Back in Bangladesh again; the land of slow, low pitches and last winter’s quote of the tour from Graeme Swann – “can you get Indian food out here?”
Today there’s an undercurrent of sadness felt by the team as we have to spend yet another Valentine’s Day away from our loved ones. Although that feeling is tempered somewhat by the knowledge we’ve avoided being mugged by Interflora and having to spend a candle-lit evening listening to our better halves bitch about their work colleagues’ dermatitis. Admittedly, as declarations of love go, that sentiment’s not exactly The Flower Song from Carmen, but if you want romance you don’t step out with someone who spends the entire summer rubbing a fading red ball along their thigh. Not unless that happens to be your ‘thing’, obviously…

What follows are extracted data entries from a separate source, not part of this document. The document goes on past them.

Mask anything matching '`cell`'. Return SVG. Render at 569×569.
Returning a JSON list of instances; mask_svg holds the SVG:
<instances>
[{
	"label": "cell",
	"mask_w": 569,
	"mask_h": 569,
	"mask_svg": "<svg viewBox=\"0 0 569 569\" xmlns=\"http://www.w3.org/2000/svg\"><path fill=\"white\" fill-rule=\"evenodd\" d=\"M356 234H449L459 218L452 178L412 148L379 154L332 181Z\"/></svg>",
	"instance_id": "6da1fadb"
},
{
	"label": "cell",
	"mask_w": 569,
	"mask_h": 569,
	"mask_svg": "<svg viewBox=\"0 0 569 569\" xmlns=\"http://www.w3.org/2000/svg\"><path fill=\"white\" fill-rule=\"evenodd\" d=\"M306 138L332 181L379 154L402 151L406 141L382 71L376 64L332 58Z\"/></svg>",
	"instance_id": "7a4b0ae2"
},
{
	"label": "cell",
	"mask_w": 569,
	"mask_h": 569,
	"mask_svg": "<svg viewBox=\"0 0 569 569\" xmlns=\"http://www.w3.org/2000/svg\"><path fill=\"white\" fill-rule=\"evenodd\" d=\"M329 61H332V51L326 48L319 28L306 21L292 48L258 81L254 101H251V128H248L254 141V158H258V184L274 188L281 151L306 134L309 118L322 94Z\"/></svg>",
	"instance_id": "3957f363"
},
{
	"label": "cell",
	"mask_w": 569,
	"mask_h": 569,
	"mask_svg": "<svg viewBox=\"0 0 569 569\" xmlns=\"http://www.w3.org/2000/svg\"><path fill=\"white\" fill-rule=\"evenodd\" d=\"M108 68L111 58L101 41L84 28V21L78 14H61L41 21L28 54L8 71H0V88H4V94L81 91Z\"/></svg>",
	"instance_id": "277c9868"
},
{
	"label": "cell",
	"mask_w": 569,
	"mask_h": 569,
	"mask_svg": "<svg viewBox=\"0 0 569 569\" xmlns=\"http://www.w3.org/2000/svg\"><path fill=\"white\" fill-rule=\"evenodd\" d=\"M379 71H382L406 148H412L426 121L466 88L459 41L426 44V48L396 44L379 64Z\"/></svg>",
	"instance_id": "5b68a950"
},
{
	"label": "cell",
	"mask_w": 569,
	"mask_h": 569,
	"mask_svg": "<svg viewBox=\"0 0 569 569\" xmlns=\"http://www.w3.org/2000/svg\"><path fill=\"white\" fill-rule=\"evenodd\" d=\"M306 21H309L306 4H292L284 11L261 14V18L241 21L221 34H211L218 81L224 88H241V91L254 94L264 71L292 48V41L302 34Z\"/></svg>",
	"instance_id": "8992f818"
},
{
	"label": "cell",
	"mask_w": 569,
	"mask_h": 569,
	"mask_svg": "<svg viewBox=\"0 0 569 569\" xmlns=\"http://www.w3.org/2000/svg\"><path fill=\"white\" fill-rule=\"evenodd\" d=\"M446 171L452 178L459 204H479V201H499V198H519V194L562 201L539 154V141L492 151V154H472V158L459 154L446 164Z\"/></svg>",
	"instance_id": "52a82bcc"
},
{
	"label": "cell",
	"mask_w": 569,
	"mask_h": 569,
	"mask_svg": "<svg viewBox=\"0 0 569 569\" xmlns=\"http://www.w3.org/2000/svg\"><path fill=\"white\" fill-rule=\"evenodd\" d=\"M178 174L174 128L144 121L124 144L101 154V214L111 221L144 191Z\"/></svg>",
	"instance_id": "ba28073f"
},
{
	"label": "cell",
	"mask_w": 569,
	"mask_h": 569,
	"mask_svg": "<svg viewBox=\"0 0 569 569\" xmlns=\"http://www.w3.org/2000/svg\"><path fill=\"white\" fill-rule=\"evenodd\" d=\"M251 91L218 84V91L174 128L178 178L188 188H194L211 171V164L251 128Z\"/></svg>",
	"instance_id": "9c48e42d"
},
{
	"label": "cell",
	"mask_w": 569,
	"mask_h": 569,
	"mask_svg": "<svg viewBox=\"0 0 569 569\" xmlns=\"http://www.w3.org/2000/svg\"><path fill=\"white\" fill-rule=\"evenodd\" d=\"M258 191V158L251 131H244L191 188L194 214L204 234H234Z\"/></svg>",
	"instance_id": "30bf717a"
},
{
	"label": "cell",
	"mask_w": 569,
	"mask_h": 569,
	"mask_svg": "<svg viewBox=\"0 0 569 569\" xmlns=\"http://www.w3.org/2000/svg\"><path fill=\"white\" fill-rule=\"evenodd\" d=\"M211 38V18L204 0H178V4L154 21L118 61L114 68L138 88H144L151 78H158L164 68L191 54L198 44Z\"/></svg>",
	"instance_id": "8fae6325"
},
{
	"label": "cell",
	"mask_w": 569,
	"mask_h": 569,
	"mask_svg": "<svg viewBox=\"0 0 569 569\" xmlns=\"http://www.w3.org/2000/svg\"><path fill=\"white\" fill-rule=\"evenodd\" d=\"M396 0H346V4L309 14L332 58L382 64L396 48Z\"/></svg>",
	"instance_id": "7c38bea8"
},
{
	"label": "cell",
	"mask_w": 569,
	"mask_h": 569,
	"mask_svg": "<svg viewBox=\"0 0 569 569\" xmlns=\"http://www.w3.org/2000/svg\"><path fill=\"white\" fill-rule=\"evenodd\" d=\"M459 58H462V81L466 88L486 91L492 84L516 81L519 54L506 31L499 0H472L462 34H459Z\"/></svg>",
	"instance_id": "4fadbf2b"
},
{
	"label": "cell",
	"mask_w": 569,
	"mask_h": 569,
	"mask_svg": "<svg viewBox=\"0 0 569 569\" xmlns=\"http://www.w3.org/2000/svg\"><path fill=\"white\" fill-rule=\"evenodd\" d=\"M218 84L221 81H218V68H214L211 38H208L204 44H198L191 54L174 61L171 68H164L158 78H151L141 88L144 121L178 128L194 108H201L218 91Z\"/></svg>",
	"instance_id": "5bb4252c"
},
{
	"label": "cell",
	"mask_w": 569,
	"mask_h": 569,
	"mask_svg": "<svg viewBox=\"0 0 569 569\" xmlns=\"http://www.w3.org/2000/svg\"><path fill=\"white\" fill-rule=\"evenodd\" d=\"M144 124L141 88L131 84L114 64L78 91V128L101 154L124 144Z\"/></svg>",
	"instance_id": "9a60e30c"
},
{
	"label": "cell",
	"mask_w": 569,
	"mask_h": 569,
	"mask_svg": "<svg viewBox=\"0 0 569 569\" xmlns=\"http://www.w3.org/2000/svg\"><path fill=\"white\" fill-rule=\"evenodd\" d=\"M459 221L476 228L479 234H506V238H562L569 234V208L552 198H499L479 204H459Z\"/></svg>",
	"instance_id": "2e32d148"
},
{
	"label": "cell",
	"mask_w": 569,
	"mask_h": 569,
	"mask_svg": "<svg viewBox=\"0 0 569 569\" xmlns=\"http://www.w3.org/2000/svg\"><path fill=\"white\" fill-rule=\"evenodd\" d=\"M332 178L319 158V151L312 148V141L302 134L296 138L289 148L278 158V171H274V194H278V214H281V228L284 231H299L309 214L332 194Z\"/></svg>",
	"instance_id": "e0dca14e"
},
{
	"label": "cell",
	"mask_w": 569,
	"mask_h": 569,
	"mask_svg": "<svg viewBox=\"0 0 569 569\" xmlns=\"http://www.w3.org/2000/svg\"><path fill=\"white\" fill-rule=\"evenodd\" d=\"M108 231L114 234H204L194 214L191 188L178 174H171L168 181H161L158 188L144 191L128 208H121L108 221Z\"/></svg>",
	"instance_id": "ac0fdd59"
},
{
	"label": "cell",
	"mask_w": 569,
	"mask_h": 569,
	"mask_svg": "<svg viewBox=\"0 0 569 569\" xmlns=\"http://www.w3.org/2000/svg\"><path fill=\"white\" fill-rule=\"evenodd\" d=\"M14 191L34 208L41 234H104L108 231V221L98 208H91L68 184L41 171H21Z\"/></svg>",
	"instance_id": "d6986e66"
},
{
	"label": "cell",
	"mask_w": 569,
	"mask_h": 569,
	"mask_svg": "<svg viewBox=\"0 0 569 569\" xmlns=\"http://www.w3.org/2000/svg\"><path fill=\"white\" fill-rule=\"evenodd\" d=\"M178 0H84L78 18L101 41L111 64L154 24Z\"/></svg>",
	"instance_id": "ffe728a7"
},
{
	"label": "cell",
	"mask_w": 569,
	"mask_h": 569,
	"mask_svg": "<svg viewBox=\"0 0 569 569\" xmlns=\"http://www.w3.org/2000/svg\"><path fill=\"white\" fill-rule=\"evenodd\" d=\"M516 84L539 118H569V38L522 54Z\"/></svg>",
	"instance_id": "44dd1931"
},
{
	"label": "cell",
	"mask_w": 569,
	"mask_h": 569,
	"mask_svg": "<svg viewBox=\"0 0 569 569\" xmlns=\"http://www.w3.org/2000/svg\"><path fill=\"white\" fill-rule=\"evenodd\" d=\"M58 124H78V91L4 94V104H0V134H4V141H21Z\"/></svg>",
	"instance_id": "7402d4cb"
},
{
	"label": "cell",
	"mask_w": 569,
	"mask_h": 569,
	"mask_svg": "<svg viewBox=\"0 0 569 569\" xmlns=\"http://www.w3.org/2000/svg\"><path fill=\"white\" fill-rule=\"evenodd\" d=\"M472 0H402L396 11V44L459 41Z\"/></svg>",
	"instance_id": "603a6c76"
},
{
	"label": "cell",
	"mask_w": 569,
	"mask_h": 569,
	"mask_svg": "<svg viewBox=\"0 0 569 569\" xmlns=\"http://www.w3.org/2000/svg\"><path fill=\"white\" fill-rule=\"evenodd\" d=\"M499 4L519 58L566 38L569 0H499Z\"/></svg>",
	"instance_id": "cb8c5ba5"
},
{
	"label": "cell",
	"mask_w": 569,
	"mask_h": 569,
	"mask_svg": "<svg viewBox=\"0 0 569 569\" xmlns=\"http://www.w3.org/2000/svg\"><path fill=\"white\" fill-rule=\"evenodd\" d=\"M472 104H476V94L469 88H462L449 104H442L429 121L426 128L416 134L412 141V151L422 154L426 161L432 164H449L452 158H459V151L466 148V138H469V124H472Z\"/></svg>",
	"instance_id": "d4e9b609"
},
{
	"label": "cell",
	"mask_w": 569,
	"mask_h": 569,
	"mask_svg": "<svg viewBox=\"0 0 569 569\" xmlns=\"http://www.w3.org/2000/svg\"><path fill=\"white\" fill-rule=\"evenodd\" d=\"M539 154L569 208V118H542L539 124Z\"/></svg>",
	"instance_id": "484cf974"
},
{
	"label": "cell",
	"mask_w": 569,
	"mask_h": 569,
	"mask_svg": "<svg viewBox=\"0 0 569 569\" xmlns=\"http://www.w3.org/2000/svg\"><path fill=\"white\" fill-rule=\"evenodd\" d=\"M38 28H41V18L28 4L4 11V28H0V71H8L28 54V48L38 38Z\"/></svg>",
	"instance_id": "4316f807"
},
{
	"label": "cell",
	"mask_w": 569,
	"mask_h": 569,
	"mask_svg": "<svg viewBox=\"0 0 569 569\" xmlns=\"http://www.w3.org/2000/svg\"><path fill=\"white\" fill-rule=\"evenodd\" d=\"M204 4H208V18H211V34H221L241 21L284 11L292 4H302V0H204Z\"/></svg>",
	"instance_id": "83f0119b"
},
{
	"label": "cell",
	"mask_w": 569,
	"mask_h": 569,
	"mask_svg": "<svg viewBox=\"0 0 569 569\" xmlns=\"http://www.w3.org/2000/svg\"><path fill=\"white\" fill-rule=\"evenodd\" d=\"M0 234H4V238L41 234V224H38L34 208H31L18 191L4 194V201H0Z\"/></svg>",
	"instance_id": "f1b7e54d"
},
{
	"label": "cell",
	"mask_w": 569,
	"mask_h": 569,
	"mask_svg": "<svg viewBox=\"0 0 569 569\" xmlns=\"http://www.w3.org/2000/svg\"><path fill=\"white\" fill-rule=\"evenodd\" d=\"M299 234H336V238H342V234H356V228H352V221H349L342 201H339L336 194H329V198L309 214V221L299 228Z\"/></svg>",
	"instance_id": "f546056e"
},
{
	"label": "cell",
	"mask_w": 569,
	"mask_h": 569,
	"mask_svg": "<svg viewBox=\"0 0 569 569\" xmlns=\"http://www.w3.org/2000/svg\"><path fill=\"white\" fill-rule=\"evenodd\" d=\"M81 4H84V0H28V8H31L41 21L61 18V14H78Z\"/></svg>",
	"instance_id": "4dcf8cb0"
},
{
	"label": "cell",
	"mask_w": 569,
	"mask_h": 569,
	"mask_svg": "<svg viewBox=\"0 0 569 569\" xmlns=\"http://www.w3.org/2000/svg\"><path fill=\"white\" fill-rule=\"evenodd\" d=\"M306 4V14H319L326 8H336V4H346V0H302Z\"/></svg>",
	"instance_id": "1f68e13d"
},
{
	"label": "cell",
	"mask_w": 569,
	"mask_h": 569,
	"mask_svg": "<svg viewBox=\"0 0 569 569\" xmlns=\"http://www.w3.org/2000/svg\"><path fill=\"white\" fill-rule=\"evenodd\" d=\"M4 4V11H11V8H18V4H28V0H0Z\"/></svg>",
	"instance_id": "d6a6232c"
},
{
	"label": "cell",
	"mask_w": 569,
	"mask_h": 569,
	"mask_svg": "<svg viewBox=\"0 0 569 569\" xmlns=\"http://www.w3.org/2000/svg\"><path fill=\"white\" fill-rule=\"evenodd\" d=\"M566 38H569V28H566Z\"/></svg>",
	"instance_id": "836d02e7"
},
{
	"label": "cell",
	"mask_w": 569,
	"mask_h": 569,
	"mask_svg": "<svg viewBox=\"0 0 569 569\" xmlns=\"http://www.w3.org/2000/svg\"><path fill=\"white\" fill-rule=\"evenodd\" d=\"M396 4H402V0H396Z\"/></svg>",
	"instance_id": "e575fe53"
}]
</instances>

Conditioning work began in earnest today with two hard callisthenic sessions in the morning and afternoon as we all mucked in to unpack the medical equipment we’ve had to bring with us. Who knew that EKG heart monitors weighed so much? Probably not Luke, who spent much of the morning complaining bitterly that he couldn’t tune it into Sky Sports News. At least we managed to get it all through customs, although where was a bit of a kerfuffle over a full size medical skeleton which turned out to be a sleeping Stuart Broad. Someone really should tell him to re-grow his hair.
Still, all the crutches, bandages, liniments, balms and trusses have been unpacked now, with only three of the squad ricking their backs in the process. Apart from that it’s very much all systems go with England, if, that is, we could find somebody to press the ‘all systems go’ button without ripping off a fingernail.